#### [PROBLEM DETAILS]
Set all the entries down again, unaltered.

-- DATA SECTION follows --

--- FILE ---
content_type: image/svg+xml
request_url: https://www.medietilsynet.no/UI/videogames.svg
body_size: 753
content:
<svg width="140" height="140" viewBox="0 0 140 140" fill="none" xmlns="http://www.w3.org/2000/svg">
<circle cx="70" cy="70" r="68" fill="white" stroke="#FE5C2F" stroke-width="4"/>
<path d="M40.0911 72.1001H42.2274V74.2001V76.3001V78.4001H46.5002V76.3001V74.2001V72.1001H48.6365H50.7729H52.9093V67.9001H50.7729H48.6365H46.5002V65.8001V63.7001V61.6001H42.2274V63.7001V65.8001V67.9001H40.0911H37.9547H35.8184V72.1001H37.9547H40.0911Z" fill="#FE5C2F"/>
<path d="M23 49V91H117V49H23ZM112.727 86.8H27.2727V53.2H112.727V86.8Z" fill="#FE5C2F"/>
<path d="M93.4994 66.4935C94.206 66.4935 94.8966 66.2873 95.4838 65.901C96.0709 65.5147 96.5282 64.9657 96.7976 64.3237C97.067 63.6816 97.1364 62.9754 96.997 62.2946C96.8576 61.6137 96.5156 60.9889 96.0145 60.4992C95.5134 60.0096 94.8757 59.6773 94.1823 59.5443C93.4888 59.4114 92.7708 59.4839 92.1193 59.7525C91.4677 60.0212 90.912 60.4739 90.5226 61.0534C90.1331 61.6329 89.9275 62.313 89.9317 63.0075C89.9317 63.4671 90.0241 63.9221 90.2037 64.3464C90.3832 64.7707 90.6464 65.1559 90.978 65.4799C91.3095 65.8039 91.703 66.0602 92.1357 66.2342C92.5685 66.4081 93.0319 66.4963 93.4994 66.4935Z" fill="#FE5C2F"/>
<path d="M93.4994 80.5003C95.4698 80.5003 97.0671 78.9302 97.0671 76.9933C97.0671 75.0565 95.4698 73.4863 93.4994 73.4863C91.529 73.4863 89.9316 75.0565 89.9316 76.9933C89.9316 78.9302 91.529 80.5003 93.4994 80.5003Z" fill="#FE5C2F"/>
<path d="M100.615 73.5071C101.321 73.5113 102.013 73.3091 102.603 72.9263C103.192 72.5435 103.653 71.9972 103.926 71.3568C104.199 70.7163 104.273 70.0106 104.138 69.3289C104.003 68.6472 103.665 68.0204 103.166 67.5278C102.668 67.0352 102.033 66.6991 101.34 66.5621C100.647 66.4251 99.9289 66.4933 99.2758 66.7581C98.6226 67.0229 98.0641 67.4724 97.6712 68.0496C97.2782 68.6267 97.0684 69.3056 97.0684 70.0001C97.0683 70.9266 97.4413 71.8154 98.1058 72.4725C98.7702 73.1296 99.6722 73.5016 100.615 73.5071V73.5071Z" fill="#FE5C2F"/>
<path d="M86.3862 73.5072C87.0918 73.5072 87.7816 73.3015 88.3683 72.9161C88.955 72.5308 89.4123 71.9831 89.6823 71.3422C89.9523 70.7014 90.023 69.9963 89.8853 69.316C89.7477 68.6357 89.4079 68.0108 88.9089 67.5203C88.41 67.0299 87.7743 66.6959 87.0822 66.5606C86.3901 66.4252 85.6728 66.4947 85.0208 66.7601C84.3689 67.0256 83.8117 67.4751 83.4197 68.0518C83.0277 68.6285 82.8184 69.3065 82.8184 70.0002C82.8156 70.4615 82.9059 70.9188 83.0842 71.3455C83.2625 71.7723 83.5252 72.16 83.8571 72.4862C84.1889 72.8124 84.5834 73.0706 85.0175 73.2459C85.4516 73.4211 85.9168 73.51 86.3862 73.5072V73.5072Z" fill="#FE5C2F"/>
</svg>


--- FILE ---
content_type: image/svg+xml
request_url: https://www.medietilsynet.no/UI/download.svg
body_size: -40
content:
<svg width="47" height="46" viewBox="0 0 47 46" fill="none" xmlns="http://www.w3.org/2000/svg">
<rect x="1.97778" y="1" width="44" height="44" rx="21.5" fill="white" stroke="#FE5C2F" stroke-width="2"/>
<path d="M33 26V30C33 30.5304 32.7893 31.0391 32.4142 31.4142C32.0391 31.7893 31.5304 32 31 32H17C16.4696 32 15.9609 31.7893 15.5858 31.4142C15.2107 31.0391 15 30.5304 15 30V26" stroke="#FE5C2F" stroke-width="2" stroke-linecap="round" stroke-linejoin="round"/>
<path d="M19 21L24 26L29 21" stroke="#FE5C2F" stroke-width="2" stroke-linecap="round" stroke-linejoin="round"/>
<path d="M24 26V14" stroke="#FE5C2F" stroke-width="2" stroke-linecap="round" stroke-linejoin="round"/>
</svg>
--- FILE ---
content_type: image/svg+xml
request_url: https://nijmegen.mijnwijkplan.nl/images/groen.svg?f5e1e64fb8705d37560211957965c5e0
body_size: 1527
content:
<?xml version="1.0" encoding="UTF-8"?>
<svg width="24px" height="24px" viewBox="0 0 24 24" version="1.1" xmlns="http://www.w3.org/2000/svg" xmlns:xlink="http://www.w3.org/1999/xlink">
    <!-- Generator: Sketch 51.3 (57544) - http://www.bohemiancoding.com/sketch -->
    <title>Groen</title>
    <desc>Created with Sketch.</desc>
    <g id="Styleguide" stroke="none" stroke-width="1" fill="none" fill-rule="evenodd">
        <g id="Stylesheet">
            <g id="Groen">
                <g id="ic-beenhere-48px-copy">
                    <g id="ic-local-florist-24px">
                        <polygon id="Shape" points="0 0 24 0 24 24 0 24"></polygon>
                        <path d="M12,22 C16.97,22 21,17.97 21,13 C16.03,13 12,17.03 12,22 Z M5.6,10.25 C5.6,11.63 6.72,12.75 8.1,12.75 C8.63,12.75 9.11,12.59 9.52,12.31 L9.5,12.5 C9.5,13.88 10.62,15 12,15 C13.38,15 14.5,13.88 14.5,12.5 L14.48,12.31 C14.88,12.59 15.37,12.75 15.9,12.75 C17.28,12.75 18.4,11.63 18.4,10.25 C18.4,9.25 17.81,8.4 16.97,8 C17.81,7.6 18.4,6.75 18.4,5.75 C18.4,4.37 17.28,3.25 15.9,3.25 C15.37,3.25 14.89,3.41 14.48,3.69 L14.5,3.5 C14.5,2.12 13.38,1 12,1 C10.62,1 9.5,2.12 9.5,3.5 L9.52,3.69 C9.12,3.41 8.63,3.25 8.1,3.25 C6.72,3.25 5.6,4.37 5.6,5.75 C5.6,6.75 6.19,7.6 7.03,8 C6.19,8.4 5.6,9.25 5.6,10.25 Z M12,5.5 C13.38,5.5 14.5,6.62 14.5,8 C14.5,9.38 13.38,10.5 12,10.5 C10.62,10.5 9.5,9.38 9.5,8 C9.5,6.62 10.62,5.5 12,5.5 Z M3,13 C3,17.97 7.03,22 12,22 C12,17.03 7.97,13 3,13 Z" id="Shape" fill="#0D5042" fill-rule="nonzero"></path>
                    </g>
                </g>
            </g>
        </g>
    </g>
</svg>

-- DATA SECTION concluded --

#### [PROBLEM SOLUTION]
--- FILE ---
content_type: image/svg+xml
request_url: https://www.medietilsynet.no/UI/videogames.svg
body_size: 753
content:
<svg width="140" height="140" viewBox="0 0 140 140" fill="none" xmlns="http://www.w3.org/2000/svg">
<circle cx="70" cy="70" r="68" fill="white" stroke="#FE5C2F" stroke-width="4"/>
<path d="M40.0911 72.1001H42.2274V74.2001V76.3001V78.4001H46.5002V76.3001V74.2001V72.1001H48.6365H50.7729H52.9093V67.9001H50.7729H48.6365H46.5002V65.8001V63.7001V61.6001H42.2274V63.7001V65.8001V67.9001H40.0911H37.9547H35.8184V72.1001H37.9547H40.0911Z" fill="#FE5C2F"/>
<path d="M23 49V91H117V49H23ZM112.727 86.8H27.2727V53.2H112.727V86.8Z" fill="#FE5C2F"/>
<path d="M93.4994 66.4935C94.206 66.4935 94.8966 66.2873 95.4838 65.901C96.0709 65.5147 96.5282 64.9657 96.7976 64.3237C97.067 63.6816 97.1364 62.9754 96.997 62.2946C96.8576 61.6137 96.5156 60.9889 96.0145 60.4992C95.5134 60.0096 94.8757 59.6773 94.1823 59.5443C93.4888 59.4114 92.7708 59.4839 92.1193 59.7525C91.4677 60.0212 90.912 60.4739 90.5226 61.0534C90.1331 61.6329 89.9275 62.313 89.9317 63.0075C89.9317 63.4671 90.0241 63.9221 90.2037 64.3464C90.3832 64.7707 90.6464 65.1559 90.978 65.4799C91.3095 65.8039 91.703 66.0602 92.1357 66.2342C92.5685 66.4081 93.0319 66.4963 93.4994 66.4935Z" fill="#FE5C2F"/>
<path d="M93.4994 80.5003C95.4698 80.5003 97.0671 78.9302 97.0671 76.9933C97.0671 75.0565 95.4698 73.4863 93.4994 73.4863C91.529 73.4863 89.9316 75.0565 89.9316 76.9933C89.9316 78.9302 91.529 80.5003 93.4994 80.5003Z" fill="#FE5C2F"/>
<path d="M100.615 73.5071C101.321 73.5113 102.013 73.3091 102.603 72.9263C103.192 72.5435 103.653 71.9972 103.926 71.3568C104.199 70.7163 104.273 70.0106 104.138 69.3289C104.003 68.6472 103.665 68.0204 103.166 67.5278C102.668 67.0352 102.033 66.6991 101.34 66.5621C100.647 66.4251 99.9289 66.4933 99.2758 66.7581C98.6226 67.0229 98.0641 67.4724 97.6712 68.0496C97.2782 68.6267 97.0684 69.3056 97.0684 70.0001C97.0683 70.9266 97.4413 71.8154 98.1058 72.4725C98.7702 73.1296 99.6722 73.5016 100.615 73.5071V73.5071Z" fill="#FE5C2F"/>
<path d="M86.3862 73.5072C87.0918 73.5072 87.7816 73.3015 88.3683 72.9161C88.955 72.5308 89.4123 71.9831 89.6823 71.3422C89.9523 70.7014 90.023 69.9963 89.8853 69.316C89.7477 68.6357 89.4079 68.0108 88.9089 67.5203C88.41 67.0299 87.7743 66.6959 87.0822 66.5606C86.3901 66.4252 85.6728 66.4947 85.0208 66.7601C84.3689 67.0256 83.8117 67.4751 83.4197 68.0518C83.0277 68.6285 82.8184 69.3065 82.8184 70.0002C82.8156 70.4615 82.9059 70.9188 83.0842 71.3455C83.2625 71.7723 83.5252 72.16 83.8571 72.4862C84.1889 72.8124 84.5834 73.0706 85.0175 73.2459C85.4516 73.4211 85.9168 73.51 86.3862 73.5072V73.5072Z" fill="#FE5C2F"/>
</svg>


--- FILE ---
content_type: image/svg+xml
request_url: https://www.medietilsynet.no/UI/download.svg
body_size: -40
content:
<svg width="47" height="46" viewBox="0 0 47 46" fill="none" xmlns="http://www.w3.org/2000/svg">
<rect x="1.97778" y="1" width="44" height="44" rx="21.5" fill="white" stroke="#FE5C2F" stroke-width="2"/>
<path d="M33 26V30C33 30.5304 32.7893 31.0391 32.4142 31.4142C32.0391 31.7893 31.5304 32 31 32H17C16.4696 32 15.9609 31.7893 15.5858 31.4142C15.2107 31.0391 15 30.5304 15 30V26" stroke="#FE5C2F" stroke-width="2" stroke-linecap="round" stroke-linejoin="round"/>
<path d="M19 21L24 26L29 21" stroke="#FE5C2F" stroke-width="2" stroke-linecap="round" stroke-linejoin="round"/>
<path d="M24 26V14" stroke="#FE5C2F" stroke-width="2" stroke-linecap="round" stroke-linejoin="round"/>
</svg>
--- FILE ---
content_type: image/svg+xml
request_url: https://nijmegen.mijnwijkplan.nl/images/groen.svg?f5e1e64fb8705d37560211957965c5e0
body_size: 1527
content:
<?xml version="1.0" encoding="UTF-8"?>
<svg width="24px" height="24px" viewBox="0 0 24 24" version="1.1" xmlns="http://www.w3.org/2000/svg" xmlns:xlink="http://www.w3.org/1999/xlink">
    <!-- Generator: Sketch 51.3 (57544) - http://www.bohemiancoding.com/sketch -->
    <title>Groen</title>
    <desc>Created with Sketch.</desc>
    <g id="Styleguide" stroke="none" stroke-width="1" fill="none" fill-rule="evenodd">
        <g id="Stylesheet">
            <g id="Groen">
                <g id="ic-beenhere-48px-copy">
                    <g id="ic-local-florist-24px">
                        <polygon id="Shape" points="0 0 24 0 24 24 0 24"></polygon>
                        <path d="M12,22 C16.97,22 21,17.97 21,13 C16.03,13 12,17.03 12,22 Z M5.6,10.25 C5.6,11.63 6.72,12.75 8.1,12.75 C8.63,12.75 9.11,12.59 9.52,12.31 L9.5,12.5 C9.5,13.88 10.62,15 12,15 C13.38,15 14.5,13.88 14.5,12.5 L14.48,12.31 C14.88,12.59 15.37,12.75 15.9,12.75 C17.28,12.75 18.4,11.63 18.4,10.25 C18.4,9.25 17.81,8.4 16.97,8 C17.81,7.6 18.4,6.75 18.4,5.75 C18.4,4.37 17.28,3.25 15.9,3.25 C15.37,3.25 14.89,3.41 14.48,3.69 L14.5,3.5 C14.5,2.12 13.38,1 12,1 C10.62,1 9.5,2.12 9.5,3.5 L9.52,3.69 C9.12,3.41 8.63,3.25 8.1,3.25 C6.72,3.25 5.6,4.37 5.6,5.75 C5.6,6.75 6.19,7.6 7.03,8 C6.19,8.4 5.6,9.25 5.6,10.25 Z M12,5.5 C13.38,5.5 14.5,6.62 14.5,8 C14.5,9.38 13.38,10.5 12,10.5 C10.62,10.5 9.5,9.38 9.5,8 C9.5,6.62 10.62,5.5 12,5.5 Z M3,13 C3,17.97 7.03,22 12,22 C12,17.03 7.97,13 3,13 Z" id="Shape" fill="#0D5042" fill-rule="nonzero"></path>
                    </g>
                </g>
            </g>
        </g>
    </g>
</svg>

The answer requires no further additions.